Quorn ad banned for misleading claims about carbon footprint

Spot received 32 complaints.

The advertising watchdog has banned an ad for a Quorn product claiming it could help reduce a person's carbon footprint.

The film for Quorn Thai Wonder Grains aired in April and received 32 complaints. It shows a woman eating the product at her office desk who says: "Quorn Thai Wonder Grains is a step in the right direction because it helps us reduce our carbon footprint and that's got to be good."

On screen, text added: "Quorn Wonder Grains. Awarded carbon reduction footprint certification by the Carbon Trust for the full life cycle of the product. See Quorn.co.uk/TV for details."

It was made by Mawhinney Collins and produced by Outsider and Shaw Productions.

The complainants questioned whether the product could help a person's carbon footprint and whether claims about a beneficial effect on climate change were misleading.

Quorn owner Marlow Foods' response said that Thai Wonder Grains was certified by the Carbon Trust as "cradle to grave" for its full lifecycle.

It added that, as this is a new product, there is no recertification figure, but by signing up to the carbon footprint protocol the company had a continued commitment to reduce carbon emission on the product – meaning that over time the product would help people reduce their carbon footprint.

However, the Advertising Standards Authority said that this was not clear in the spot. The body said: "Viewers would interpret the claim as a comparison against one or more other, similar, products, such that by choosing to buy a Quorn Thai Wonder Grains pot over a different product, consumers could reduce their carbon footprint immediately.
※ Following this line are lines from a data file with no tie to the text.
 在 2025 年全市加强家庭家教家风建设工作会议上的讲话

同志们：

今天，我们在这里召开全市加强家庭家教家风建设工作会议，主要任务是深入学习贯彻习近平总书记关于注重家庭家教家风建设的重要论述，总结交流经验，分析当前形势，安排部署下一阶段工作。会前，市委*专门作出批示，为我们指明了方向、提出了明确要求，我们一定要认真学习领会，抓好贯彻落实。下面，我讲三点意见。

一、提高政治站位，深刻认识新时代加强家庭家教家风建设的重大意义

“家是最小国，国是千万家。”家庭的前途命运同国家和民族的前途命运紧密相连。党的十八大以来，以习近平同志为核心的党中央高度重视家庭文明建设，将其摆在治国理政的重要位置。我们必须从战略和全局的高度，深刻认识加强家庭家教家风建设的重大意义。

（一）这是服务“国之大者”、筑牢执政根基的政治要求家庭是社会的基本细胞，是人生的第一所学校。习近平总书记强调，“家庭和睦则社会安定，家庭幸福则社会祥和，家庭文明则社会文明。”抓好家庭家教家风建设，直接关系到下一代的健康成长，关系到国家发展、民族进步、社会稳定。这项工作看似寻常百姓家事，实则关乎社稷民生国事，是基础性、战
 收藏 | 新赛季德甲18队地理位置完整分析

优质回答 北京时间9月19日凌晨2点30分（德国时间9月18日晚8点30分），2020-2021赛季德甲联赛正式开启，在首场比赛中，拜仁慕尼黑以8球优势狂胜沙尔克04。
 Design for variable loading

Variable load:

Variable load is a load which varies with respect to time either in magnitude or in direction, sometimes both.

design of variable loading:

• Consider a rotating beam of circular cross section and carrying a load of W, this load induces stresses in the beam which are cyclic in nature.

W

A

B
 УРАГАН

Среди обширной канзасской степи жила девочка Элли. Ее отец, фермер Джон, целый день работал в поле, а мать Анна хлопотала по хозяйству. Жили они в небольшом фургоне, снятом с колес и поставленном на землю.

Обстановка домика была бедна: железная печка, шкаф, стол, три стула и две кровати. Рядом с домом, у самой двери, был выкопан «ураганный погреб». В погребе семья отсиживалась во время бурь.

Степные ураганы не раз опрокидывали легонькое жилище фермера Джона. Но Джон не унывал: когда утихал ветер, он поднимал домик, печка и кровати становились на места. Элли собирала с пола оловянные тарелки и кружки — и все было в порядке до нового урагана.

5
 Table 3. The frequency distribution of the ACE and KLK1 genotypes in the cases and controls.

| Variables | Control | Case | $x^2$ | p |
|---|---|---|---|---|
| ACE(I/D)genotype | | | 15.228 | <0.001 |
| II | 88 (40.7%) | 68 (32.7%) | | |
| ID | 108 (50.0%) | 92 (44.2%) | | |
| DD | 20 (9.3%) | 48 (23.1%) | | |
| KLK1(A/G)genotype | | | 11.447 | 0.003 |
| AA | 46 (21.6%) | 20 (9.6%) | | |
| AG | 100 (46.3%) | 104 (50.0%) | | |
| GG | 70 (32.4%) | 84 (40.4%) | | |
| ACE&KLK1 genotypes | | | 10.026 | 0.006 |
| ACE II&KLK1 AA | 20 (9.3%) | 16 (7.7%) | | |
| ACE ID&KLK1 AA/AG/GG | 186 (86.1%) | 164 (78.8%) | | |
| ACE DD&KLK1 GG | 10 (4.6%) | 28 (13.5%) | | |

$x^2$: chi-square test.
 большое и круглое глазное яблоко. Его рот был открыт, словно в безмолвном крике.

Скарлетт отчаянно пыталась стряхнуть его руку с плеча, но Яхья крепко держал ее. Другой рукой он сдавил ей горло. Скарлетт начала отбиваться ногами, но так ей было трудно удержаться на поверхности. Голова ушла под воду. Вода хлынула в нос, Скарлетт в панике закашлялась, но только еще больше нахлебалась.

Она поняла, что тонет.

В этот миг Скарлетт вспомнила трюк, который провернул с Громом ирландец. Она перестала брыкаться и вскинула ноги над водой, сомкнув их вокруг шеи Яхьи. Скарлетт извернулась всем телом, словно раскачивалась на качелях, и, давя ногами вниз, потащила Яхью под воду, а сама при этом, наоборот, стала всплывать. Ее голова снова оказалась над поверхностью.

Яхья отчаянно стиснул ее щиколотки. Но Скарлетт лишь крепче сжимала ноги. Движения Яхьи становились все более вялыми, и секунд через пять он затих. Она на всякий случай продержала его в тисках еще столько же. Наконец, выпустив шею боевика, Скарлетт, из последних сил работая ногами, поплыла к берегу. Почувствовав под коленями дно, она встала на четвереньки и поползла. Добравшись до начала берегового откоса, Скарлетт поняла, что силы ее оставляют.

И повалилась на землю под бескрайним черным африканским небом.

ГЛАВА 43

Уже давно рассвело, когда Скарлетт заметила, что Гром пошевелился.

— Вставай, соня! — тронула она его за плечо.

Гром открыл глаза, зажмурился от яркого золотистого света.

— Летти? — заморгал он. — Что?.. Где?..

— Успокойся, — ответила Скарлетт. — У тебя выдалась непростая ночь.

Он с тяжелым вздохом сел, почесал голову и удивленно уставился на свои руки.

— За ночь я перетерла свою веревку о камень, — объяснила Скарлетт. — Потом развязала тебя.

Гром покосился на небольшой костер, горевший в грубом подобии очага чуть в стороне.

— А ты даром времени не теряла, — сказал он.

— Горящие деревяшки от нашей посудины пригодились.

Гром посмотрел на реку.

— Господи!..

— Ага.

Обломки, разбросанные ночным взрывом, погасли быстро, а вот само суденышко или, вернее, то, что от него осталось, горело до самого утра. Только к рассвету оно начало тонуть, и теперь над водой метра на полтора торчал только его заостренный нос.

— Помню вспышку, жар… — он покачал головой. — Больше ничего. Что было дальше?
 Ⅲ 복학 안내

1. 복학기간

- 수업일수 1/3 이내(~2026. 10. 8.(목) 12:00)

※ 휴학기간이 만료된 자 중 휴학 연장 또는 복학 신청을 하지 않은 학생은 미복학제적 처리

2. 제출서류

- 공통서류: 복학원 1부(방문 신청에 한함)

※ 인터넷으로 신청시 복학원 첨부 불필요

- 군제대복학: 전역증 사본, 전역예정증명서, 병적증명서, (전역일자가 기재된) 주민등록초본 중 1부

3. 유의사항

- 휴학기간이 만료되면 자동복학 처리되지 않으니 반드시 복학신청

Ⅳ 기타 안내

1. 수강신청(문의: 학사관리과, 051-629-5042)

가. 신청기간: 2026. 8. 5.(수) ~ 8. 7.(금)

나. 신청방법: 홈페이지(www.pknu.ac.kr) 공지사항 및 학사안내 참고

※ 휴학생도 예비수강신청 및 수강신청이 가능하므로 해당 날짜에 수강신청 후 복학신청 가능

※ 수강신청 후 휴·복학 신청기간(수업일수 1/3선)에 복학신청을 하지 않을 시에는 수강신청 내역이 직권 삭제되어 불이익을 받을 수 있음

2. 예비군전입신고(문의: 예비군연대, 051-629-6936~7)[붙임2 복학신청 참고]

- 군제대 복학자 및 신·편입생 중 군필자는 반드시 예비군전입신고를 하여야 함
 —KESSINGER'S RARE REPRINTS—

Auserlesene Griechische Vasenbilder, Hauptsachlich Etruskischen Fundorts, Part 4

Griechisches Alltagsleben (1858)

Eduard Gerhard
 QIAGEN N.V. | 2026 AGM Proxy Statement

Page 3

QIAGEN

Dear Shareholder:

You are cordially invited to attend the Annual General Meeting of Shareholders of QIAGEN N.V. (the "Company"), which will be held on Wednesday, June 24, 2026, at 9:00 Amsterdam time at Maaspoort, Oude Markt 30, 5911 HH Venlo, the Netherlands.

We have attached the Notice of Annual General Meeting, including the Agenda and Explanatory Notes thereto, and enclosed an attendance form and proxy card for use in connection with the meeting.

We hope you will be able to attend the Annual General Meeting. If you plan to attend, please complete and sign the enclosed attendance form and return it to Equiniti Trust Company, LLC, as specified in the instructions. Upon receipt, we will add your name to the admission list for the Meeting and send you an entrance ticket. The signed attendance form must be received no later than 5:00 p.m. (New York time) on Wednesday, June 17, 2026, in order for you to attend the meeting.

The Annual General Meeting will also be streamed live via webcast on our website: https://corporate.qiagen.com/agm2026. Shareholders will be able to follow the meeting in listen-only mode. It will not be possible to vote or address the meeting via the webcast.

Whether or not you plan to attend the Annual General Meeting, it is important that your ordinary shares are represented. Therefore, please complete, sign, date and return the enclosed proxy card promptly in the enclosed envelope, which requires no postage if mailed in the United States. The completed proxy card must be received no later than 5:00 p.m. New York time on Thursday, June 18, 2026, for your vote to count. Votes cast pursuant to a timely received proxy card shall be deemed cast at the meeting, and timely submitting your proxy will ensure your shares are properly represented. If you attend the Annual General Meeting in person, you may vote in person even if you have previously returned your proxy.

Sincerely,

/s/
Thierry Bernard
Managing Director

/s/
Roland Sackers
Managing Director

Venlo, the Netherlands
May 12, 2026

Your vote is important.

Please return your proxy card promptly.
"In addition, we noted that, because the Thai Wonder Grains pot was a new product, it was not possible to demonstrate a reduction in its footprint, and the certification for that product related only to Quorn's commitment to reduce the footprint over time. We did not consider this was clear from the ad."

Quorn began marketing itself on its sustainability credentials in January, having previously used mainly health-focused messaging. 

Earlier this month, the brand appointed Adam & Eve/DDB to its global creative account.